● Written instruction
Copy out the rows below word for word, starting at the one that contains "Does the image" and ending at the last row.

## start

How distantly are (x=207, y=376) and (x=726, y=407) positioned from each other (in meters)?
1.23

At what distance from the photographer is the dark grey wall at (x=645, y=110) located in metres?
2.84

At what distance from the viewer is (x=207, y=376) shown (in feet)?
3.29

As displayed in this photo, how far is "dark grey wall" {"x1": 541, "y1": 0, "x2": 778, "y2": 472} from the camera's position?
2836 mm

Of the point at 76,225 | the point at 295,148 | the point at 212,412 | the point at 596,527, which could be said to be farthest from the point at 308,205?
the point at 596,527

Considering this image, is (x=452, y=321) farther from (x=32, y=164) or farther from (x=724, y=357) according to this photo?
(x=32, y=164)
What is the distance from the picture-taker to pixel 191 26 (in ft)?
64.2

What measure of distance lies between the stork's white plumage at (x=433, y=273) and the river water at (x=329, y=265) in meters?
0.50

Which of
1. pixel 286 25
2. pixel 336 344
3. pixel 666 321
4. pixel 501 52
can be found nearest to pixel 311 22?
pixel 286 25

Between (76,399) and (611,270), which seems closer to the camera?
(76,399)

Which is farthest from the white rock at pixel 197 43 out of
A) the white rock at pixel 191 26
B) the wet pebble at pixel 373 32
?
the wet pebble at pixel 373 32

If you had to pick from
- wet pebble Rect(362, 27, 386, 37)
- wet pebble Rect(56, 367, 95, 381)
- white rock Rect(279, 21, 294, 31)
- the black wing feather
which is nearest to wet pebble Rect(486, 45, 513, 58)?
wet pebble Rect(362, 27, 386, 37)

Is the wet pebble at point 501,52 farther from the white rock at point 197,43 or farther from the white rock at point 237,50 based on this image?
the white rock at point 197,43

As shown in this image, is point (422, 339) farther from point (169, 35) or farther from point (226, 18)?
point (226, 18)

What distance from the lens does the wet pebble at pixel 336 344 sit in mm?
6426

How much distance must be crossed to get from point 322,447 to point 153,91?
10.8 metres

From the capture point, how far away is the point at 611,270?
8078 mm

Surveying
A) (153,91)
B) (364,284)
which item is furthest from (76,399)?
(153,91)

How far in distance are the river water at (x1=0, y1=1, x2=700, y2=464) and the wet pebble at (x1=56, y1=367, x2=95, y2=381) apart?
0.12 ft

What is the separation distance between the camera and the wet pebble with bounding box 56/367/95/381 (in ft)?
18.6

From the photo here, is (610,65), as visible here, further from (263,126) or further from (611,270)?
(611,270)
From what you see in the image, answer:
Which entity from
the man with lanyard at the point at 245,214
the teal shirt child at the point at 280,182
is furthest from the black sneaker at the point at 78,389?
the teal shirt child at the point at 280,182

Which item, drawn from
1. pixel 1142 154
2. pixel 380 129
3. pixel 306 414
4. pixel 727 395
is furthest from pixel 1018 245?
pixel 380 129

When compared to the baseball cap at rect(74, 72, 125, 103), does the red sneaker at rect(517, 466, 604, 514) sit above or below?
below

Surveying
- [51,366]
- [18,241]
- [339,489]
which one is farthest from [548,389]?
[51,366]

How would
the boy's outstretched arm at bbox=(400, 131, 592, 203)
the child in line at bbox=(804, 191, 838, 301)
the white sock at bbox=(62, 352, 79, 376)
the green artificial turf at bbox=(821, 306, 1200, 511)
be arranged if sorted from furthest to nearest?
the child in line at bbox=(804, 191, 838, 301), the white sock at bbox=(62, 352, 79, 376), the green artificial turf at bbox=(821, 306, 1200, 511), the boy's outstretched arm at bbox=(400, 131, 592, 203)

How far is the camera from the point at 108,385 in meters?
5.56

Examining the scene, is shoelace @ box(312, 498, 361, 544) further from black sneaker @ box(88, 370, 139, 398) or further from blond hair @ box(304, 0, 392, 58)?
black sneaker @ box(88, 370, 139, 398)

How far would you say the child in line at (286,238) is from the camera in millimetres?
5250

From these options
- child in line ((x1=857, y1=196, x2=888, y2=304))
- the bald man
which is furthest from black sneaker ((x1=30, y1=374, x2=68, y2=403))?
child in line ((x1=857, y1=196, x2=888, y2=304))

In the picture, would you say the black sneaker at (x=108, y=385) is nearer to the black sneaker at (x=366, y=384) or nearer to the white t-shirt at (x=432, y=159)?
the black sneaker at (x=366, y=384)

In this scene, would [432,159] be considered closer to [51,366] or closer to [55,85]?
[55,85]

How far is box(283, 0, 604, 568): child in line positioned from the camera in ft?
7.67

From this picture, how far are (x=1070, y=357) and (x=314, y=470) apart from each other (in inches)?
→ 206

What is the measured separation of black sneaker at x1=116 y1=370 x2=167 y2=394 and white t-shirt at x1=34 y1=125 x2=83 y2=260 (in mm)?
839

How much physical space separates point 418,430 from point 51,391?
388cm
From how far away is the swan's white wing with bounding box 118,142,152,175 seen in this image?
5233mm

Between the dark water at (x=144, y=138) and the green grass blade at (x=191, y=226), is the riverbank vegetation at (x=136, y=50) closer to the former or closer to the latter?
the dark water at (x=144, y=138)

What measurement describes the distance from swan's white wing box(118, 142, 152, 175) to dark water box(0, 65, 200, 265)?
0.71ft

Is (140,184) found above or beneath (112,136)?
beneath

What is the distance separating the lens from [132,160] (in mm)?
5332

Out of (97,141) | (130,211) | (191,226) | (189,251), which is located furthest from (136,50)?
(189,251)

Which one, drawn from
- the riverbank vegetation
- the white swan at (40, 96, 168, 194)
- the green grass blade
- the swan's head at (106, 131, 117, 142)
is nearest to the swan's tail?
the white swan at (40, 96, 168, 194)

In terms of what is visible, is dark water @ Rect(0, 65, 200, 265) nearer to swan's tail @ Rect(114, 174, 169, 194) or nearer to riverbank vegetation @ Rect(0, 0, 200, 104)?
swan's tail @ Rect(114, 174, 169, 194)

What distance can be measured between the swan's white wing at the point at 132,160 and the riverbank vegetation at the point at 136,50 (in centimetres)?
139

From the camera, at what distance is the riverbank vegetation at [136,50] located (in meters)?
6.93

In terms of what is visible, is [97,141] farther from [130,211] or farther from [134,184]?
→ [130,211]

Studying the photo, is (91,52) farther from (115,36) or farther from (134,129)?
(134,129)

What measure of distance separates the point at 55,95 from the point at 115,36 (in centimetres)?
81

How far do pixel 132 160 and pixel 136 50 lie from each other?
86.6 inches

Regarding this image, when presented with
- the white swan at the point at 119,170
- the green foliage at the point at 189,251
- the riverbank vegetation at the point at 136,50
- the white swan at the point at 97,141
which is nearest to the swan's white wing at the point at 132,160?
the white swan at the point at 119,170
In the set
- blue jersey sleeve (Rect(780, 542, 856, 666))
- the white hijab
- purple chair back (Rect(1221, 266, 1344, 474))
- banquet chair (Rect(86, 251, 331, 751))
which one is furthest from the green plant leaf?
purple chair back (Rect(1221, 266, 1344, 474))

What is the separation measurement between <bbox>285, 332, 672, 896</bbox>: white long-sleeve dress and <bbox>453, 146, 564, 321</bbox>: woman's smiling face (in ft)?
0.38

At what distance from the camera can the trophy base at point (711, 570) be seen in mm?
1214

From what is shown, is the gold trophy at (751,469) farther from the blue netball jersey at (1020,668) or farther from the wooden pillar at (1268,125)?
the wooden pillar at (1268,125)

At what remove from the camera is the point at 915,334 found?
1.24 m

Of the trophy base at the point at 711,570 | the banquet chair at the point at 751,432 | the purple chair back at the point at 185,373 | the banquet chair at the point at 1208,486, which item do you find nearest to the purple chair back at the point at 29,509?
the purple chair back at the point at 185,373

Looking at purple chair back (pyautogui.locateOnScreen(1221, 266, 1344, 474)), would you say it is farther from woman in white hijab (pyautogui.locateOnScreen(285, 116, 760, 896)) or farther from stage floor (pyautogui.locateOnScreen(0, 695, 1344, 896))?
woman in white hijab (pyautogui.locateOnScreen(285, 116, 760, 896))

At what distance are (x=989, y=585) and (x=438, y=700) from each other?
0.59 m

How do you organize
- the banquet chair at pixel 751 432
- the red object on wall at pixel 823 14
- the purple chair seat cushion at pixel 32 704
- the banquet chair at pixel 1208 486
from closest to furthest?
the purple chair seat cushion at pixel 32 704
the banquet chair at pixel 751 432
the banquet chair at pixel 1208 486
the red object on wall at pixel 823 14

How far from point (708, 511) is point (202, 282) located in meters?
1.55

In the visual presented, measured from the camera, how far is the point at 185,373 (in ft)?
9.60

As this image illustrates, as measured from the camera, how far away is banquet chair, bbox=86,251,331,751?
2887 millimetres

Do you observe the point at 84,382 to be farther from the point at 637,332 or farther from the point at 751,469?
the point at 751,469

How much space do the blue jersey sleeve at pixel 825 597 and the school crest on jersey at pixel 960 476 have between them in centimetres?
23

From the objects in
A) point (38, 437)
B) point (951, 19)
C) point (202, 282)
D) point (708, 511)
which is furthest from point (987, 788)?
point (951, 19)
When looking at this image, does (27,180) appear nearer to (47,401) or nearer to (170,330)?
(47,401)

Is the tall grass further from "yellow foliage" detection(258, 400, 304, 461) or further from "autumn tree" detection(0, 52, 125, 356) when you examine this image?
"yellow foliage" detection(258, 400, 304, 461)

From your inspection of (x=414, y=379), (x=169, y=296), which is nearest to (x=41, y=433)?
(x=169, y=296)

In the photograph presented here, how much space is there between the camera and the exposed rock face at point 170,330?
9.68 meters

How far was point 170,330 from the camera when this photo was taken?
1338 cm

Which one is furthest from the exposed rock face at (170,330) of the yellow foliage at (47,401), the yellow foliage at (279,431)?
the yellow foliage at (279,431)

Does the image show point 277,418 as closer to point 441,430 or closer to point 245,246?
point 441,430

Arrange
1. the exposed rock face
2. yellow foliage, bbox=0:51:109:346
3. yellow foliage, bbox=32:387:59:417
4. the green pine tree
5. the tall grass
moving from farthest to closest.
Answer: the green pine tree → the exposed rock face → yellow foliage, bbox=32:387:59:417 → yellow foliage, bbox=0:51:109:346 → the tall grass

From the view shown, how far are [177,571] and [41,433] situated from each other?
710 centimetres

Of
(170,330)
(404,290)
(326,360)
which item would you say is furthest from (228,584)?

## end

● Result of the exercise
Does the image show point 277,418 as closer to point 441,430 or closer to point 245,246?
point 441,430

Arrange
1. the exposed rock face
2. yellow foliage, bbox=0:51:109:346
3. yellow foliage, bbox=32:387:59:417
4. the green pine tree
5. the tall grass
moving from farthest to closest.
Answer: the green pine tree → the exposed rock face → yellow foliage, bbox=32:387:59:417 → yellow foliage, bbox=0:51:109:346 → the tall grass

From the view shown, how far are [177,571] and [41,433] situated from each other?
710 centimetres

Of
(170,330)
(404,290)
(326,360)
which item would you say is furthest from (228,584)?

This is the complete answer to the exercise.